Mendes and Russell Beale have worked together many times before, tackling half a dozen Shakespeare plays and a brace of Chekhovs. The production diaries reveal how closely they interrogated the text and discussed its omissions – do all of Lear’s daughters share the same mother? Were Goneril’s and Regan’s marriages arranged? – and that has given them confidence to monkey around with it. Their changes are not always entirely successful. For example, the heartbreak of the final scene, in which Lear emerges bearing the corpse of his favourite daughter, is undermined by having Goneril’s and Regan’s deaths onstage, too, making Cordelia’s body just one of several that litter the stage.
The Tarantino-esque collection of stiffs is just one example of where the production might have been better dialling it back a bit. The blinding of Gloucester is hard to watch, with Anna Maxwell Martin’s Regan almost vibrating with arousal as her husband gouges out his eyes. But did we need him to be waterboarded first? Earlier, Oswald’s hammy outburst – “O, untimely death!” – before conking out, limbs splayed and jerking, was greeted by titters in the stalls. (“It’s not a comedy,” tutted the woman next to me, aghast.) The zenith of this overblown approach was the storm scene, in which Lear and the Fool struggled uphill into a headwind, as part of the stage turned into a ramp. It had the air of a West End musical gearing up for the show-stopper; I nearly risked the wrath of Tutting Woman by imagining Simon Russell Beale belting out “Memory” – “Not a sound from the paaavement …” – when he reached the top.
None of which is to say that this is a bad production: I’d give it four stars if that wouldn’t prompt Ryan Gilbey to come round to my house with a flaming torch and a pitchfork.
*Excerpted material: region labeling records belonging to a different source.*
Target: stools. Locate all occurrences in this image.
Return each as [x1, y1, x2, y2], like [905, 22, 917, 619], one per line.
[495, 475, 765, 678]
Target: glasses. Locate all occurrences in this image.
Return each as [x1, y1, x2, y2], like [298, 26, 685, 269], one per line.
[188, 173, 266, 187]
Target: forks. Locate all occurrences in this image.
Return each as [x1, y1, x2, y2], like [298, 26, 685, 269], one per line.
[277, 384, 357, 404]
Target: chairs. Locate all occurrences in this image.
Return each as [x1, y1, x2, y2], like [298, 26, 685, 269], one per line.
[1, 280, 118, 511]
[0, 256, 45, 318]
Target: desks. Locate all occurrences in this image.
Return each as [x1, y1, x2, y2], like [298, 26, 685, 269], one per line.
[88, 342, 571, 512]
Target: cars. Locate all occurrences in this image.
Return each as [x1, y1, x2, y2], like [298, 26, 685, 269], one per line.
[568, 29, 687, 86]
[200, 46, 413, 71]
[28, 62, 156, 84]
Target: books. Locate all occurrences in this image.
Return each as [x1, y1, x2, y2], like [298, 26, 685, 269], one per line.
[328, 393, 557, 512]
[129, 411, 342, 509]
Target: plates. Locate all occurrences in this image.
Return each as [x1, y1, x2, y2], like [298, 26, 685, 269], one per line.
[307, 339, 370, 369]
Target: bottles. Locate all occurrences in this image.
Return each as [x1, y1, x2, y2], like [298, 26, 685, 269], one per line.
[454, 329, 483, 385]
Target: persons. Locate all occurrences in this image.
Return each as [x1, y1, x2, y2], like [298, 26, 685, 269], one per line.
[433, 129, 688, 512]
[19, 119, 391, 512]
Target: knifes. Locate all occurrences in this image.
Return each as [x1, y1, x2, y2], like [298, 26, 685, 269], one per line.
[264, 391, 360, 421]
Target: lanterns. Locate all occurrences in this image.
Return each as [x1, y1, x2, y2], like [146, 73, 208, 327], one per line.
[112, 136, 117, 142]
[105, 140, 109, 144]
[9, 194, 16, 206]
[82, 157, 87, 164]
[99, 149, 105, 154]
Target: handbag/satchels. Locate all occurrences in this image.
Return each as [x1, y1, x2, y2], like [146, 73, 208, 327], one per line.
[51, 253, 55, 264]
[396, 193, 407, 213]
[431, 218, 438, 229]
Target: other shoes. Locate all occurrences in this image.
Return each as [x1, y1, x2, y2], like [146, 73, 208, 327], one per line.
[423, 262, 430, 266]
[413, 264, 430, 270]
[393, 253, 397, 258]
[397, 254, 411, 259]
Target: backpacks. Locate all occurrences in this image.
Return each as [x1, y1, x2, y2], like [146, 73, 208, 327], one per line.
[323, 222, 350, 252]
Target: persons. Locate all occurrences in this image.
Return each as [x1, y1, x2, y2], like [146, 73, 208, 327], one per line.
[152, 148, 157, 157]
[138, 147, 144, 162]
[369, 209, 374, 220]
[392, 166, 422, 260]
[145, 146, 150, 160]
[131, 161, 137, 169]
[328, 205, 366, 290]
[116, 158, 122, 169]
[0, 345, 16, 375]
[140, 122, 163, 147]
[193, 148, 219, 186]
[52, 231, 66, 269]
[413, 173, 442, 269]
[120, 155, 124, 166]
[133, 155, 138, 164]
It’s just that its successes are quieter than its clangers. Edgar, as played by Tom Brooke (also the lead vagrant in the BBC’s Sherlock) is pitch perfect, switching between naive aristocrat and chirpy Essex-inflected madman with ease. He also manages to act naked without his nakedness becoming distracting, which is an increasingly important skill in the wang-addicted world of modern theatre.
Adrian Scarborough’s Fool achieves the rare feat of playing the ukelele and saying “nuncle” without me wanting to beat him to death (sadly, in this production, Lear has no such qualms and sets about him with a wrench). Of the women, Olivia Vinall’s Cordelia exudes a toughness that makes her attempt to reclaim the kingdom by force seem plausible and Kate Fleetwood’s Goneril is an L K Bennett-clad bitch. Oddly, Maxwell Martin – whose superb Sally Bowles in Cabaret I remember vividly, eight years later – is the least impressive, doing a standard-issue vamp in a chilly nightie.
But it all comes back to Lear: Simon Russell Beale has chosen not to make the king seem “a very foolish fond old man” until late in the play, as he wanders round the cliffs in a straw hat, clutching a bag of flowers. Does that reduce our sympathy with his fall? Perhaps. Yet it’s also a reminder that old age is a great leveller; it withers everyone just the same.